Restricting access to sites

Jim Reid jim at mpn.cp.philips.com
Mon Jul 5 16:01:53 UTC 1999


>>>>> "Simon" == Simon Bond <simon.bond at ptr.co.uk> writes:

    Simon> If a user on machine A tries to go to xxx.com, the DNS
    Simon> query goes from machine A to our DNS server, which then
    Simon> raises the ISDN line to the Internet to perform it's own
    Simon> DNS query. The reply then comes back and the client machine
    Simon> then tries to go to the site (e.g. via FTP or HTTP), which
    Simon> is then blocked by the firewall.

    Simon> So what I'm saying is... I can block FTP or HTTP access to
    Simon> sites, but I can't block the actual DNS query which goes
    Simon> out before that. Now these all raise the ISDN line and I
    Simon> want to stop that.

You can't really do that. One possibility might be to slave the
xxx.com zone so that local lookups don't need to bring up the ISDN
link. However, that's not scalable. And then you have the cost of the
SOA queries every zone-refresh-interval and the odd zone transfer to
consider. These'll bring up the ISDN link too. This might well create
more traffic than the odd lookup of xxx.com. 

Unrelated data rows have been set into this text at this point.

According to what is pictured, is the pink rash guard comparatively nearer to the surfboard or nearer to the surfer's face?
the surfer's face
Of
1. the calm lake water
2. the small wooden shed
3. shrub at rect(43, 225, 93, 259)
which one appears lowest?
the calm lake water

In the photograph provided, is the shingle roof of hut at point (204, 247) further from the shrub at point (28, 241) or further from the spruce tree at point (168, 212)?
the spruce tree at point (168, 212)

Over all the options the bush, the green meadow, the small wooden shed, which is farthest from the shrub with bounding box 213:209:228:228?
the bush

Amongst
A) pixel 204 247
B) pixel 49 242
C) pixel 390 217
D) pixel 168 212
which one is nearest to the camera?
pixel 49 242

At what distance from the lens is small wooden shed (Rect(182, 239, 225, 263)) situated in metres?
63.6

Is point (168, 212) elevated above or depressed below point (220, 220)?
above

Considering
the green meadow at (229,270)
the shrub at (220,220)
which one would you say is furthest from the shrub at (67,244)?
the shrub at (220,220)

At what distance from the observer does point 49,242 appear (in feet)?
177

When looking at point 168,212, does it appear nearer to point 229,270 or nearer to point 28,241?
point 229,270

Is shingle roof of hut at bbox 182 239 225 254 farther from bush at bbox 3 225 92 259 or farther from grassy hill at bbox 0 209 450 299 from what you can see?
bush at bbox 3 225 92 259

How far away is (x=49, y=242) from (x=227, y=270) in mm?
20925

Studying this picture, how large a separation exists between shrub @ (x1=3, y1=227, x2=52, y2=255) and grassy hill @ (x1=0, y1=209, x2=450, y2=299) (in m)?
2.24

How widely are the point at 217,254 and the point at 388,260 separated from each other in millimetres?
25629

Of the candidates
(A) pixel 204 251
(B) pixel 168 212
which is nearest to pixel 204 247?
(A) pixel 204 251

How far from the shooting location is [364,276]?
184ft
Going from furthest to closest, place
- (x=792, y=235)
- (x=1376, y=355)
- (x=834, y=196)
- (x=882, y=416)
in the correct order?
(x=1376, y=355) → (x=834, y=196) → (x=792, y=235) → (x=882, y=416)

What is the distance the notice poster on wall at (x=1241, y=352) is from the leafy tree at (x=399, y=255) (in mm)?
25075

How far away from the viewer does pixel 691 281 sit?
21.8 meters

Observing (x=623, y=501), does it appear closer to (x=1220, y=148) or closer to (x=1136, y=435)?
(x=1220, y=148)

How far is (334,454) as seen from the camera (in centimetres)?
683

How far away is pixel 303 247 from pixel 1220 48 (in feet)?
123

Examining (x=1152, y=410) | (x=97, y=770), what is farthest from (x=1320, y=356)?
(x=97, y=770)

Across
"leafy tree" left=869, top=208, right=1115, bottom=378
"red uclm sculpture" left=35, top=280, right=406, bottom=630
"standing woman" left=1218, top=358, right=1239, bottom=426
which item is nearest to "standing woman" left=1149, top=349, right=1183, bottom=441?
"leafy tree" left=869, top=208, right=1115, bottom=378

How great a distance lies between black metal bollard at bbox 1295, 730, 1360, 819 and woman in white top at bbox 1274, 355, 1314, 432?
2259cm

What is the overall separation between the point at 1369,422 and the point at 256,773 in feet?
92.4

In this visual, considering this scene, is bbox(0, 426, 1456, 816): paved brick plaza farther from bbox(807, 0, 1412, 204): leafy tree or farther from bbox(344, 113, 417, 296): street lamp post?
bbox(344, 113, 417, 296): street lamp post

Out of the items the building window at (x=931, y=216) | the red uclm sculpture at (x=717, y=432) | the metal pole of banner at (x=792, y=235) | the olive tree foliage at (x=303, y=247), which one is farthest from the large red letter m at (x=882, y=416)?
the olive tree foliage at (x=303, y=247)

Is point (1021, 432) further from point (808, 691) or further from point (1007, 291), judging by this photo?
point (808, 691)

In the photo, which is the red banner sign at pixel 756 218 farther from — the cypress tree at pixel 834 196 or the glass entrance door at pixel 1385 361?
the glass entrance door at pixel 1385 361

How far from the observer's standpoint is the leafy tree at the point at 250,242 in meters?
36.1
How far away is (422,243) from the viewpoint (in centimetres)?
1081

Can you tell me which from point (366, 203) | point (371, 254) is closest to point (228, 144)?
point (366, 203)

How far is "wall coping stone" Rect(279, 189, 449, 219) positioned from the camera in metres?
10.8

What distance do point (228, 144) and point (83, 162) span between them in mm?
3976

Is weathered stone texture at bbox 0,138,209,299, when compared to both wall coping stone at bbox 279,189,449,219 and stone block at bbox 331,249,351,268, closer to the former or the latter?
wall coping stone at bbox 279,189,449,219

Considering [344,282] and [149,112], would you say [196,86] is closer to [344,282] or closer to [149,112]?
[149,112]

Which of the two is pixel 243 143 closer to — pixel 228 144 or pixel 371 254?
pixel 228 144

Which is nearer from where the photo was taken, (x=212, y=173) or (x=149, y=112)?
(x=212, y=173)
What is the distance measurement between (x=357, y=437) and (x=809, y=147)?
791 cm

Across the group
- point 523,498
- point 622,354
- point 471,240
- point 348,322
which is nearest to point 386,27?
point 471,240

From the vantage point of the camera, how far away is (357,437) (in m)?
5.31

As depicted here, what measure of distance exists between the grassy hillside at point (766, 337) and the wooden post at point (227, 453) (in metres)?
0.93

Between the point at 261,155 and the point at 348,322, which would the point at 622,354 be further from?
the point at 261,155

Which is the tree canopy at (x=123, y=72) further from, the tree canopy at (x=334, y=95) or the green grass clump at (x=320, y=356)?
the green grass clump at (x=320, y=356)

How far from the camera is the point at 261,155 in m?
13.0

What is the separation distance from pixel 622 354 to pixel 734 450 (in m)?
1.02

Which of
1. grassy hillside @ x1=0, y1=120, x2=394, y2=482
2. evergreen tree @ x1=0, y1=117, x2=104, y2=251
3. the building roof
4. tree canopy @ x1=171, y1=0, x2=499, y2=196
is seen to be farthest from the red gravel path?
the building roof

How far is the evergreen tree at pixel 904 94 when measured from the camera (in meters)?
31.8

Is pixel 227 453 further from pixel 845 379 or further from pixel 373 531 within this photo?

You could of course master a fake xxx.com domain on your name server.
That'll stop the off-site DNS lookups for sure, but it will probably
break all traffic from your site to xxx.com. And that "solution" isn't
really scalable either.

Probably the best you can hope for is that all internal lookups get
sent to your local name server, and it builds up a good cache so that
the ISDN line only comes up when the name server is asked for a name
it hasn't already cached. You have to accept that some off-site DNS
traffic is unavoidable, so DNS lookups will bring up your ISDN
link. The trick will be to keep call charges to a minimum: (a) the
Internet doesn't need to query your name server; (b) after a DNS
lookup you keep the link up for 1 PTT-charging-unit-number-of-seconds
in the hope that soon after the lookup some local application sends
data to the external name/address that has just been looked up.